### Directions for this task
Search the data below for "cord" and report how many lines contain it, with no other text.

### Input material
────────────────────
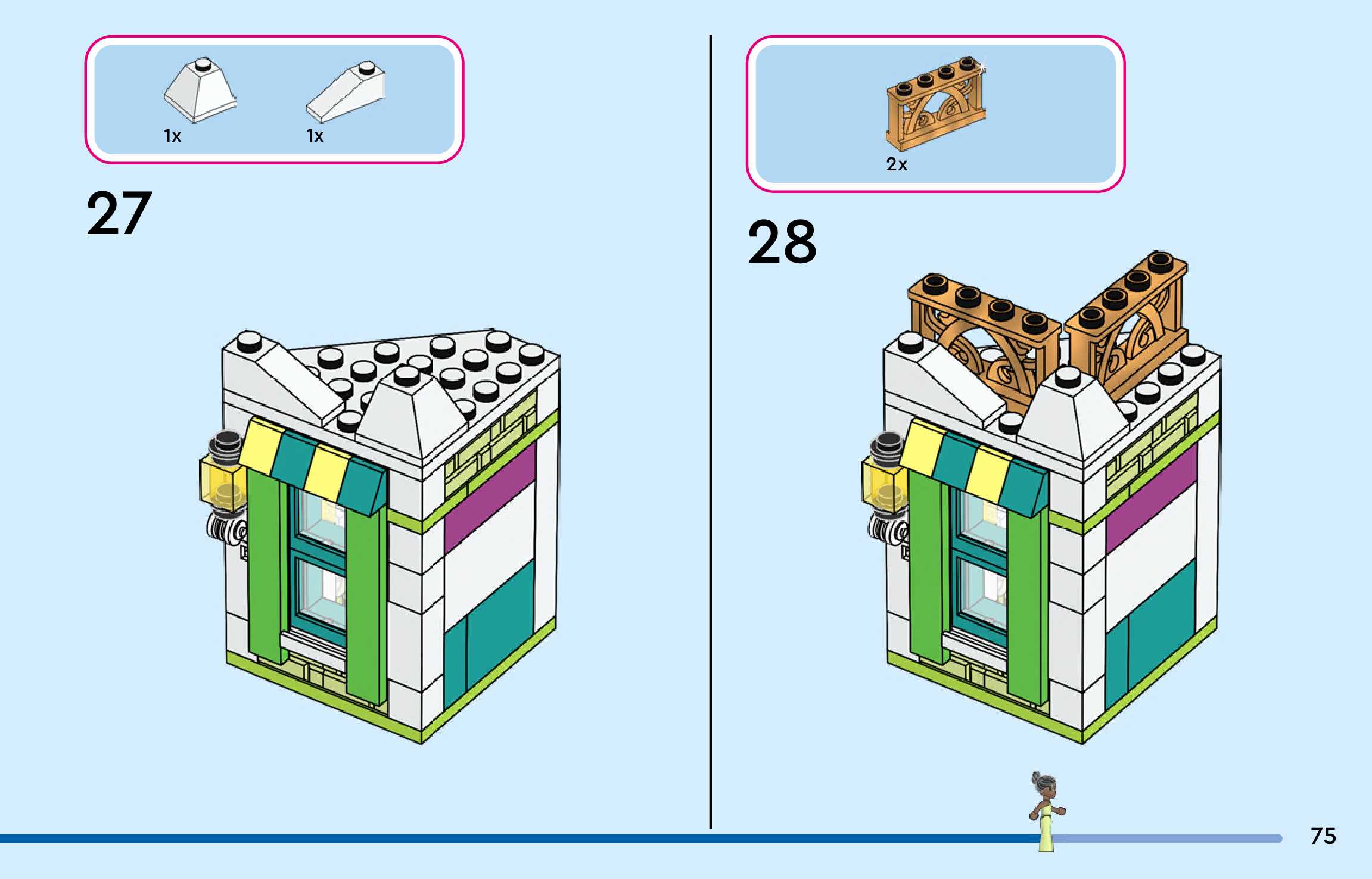 1x
1x

27

2x

28

75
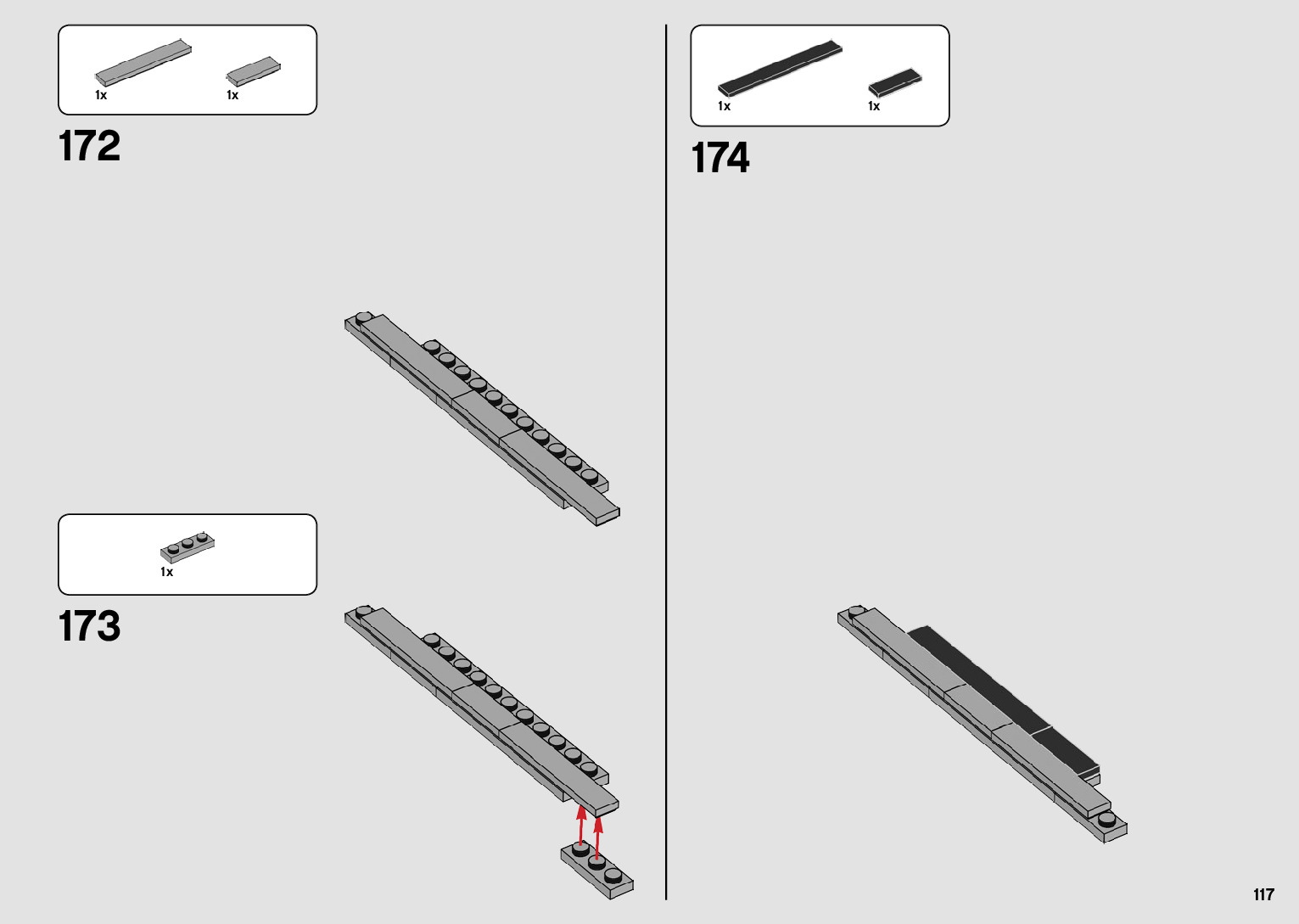 1x 1x

172

1x

173

1x 1x

174

117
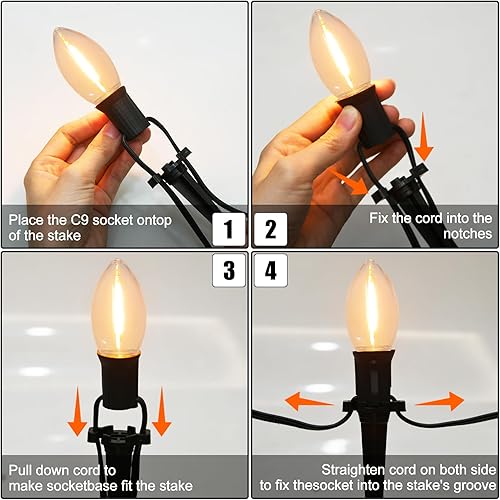 Place the C9 socket ontop of the stake

1

2

Fix the cord into the notches

3

4

Pull down cord to make socketbase fit the stake

Straighten cord on both side to fix thesocket into the stake's groove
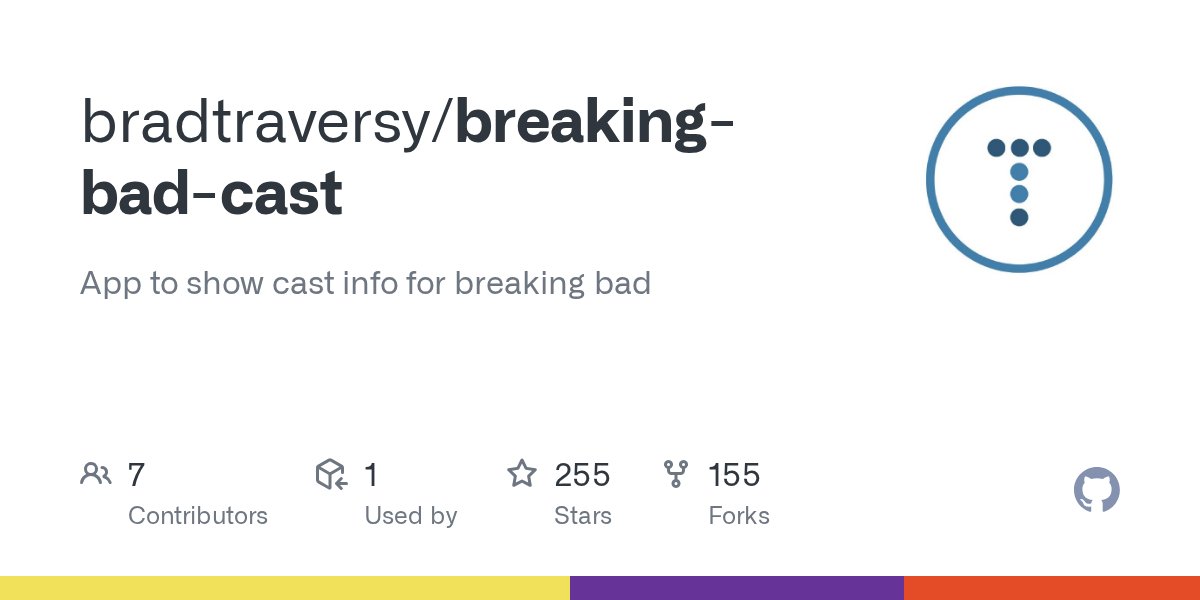 bradtraversy/breaking-bad-cast

App to show cast info for breaking bad

7
Contributors

1
Used by

255
Stars

155
Forks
────────────────────
### Exercise output
3